Re: Why Range doesn't work for LDP "paging" (cf 2NN Contents-of-Related) from Amos Jeffries on 2014-09-17 (ietf-http-wg@w3.org from July to September 2014)

From: Amos Jeffries <squid3@treenet.co.nz>
Date: Wed, 17 Sep 2014 16:14:57 +1200
To: ietf-http-wg@w3.org
Message-ID: <54190AC1.4060201@treenet.co.nz>
-----BEGIN PGP SIGNED MESSAGE-----
Hash: SHA1

On 17/09/2014 6:20 a.m., Sandro Hawke wrote:
> On 09/16/2014 04:10 AM, "Martin J. Dürst" wrote:
>> Hello Sandro, others,
>> 
>> On 2014/09/16 10:13, Sandro Hawke wrote:
>>> Earlier today the LDP Working Group discussed the matter of
>>> whether we could use range headers instead of separate page
>>> URIs.  Use of Range headers was suggested on this list
>>> recently.
>>> 
>>> Our conclusion was still "no", for the following reasons.
>>> Please let us know if you see a good solution to any/all of
>>> them:
>>> 
>>> 1.  We don't know how the server would initiate use of Range.
>>> With our current separate-page design, the server can do a 303
>>> redirect to the first page if it determines the representation
>>> of the entire resource is too big.   The question here is what
>>> to do when the client didn't anticipate this possibility.
>>> True, the 303 isn't a great solution either, since unprepared
>>> clients might not handle it well either.
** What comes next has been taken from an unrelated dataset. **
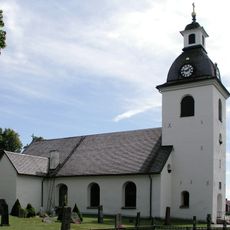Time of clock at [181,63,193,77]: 1:46
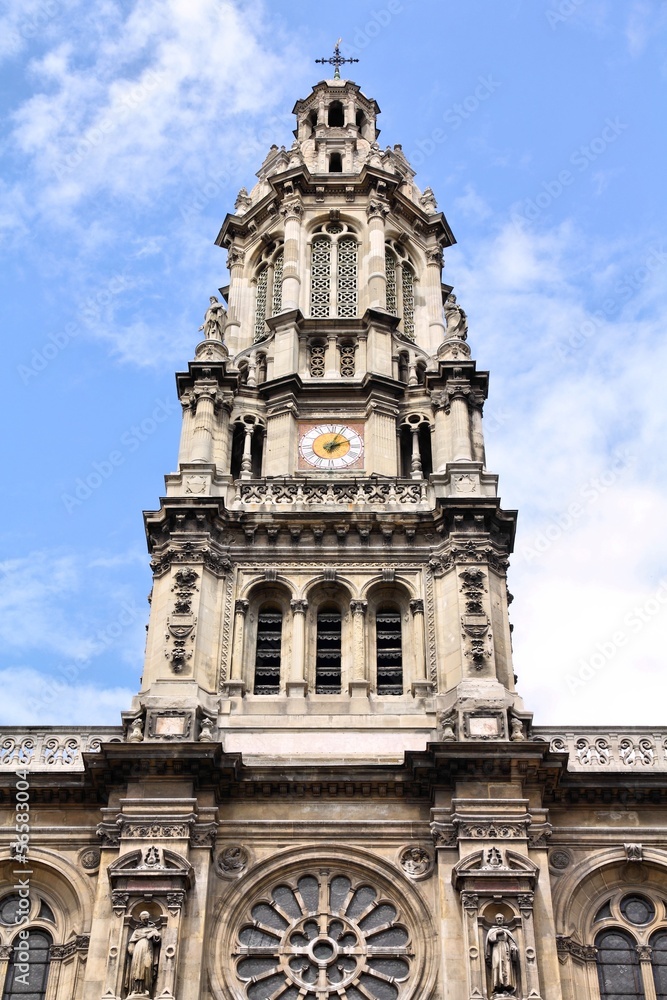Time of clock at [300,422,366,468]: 2:03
Perhaps one should
>>> give a 4xx or 5xx when the client asks for a giant resource
>>> without a range header...?   But there's no "representation
>>> too big" code defined.
>> 
>> Can't you still use a 303 if there's no indication that the
>> client understands tuple ranges?
>> 
> 
> What Location would the 303 redirect to?   With Range, the
> individual sub-parts wouldn't have their own URIs.
> 
> Maybe it would redirect to a page which explained that the resource
> was too big, and gave some metadata, possibly including the first
> few and last few elements.
> 
>>> 2.  We don't know how we could do safe changes.  With our
>>> current design, it's possible for the resource to change while
>>> paging is happening, and the client ends up with a
>>> representation whose inaccuracy is bounded by the extent of the
>>> change.  The data is thus still usually perfectly usable.  (If
>>> such a change is not acceptable, the client can of course
>>> detect the change using etags and restart.)   This bounded 
>>> inaccuracy a simple and practical concept with RDF (in a way it
>>> isn't with arbitrary byte strings). Just using Range, a
>>> deletion would often result in data unrelated to the change
>>> being dropped from what the client sees.
>> 
>> Why isn't this the case in your solution? In order to work, don't
>> you essentially have to remember exactly how far the client read?
>> If you have various clients, one that started before the first
>> change, one after the first but before the second change, and so
>> on, how is the server going to keep track of how far the client
>> got?
>> 
> 
> You seem be to be thinking that pages are numbered.
> 
> Instead one can use HATEOAS and embed a place marker in the next
> and prev URIs.   If those place markers are data values instead of
> indexes, then insert/delete are handled properly.
> 
> This is explained in: http://www.w3.org/TR/ldp-paging/#ldpr-impl
> 
> 
>> 
>>> I suppose perhaps one could use some kind of tombstones to
>>> avoid this problem, not closing in gaps from deletion.
>>> Basically, a client might ask for triples 0-9 and only get 3
>>> triples because the others were deleted?  Does that make sense
>>> with Range?   Is it okay to not have the elements be
>>> contiguous?
>> 
>> It definitely wouldn't make sense for byte ranges, but I think
>> it should be okay if you define tuple ranges to work that way.
>> 
> 
> I appreciate that you think that.   Do you have any evidence that
> there is consensus around that idea?  I can easily imagine other
> people will come along who would have a big problem with
> non-contiguous ranges.

"contiguous" is optional. You are defining how the tuple range unit is
syntaxed. The only restrictions HTTP places on it is that it conforms
to token character set, and fetching a range tuple produces the same data.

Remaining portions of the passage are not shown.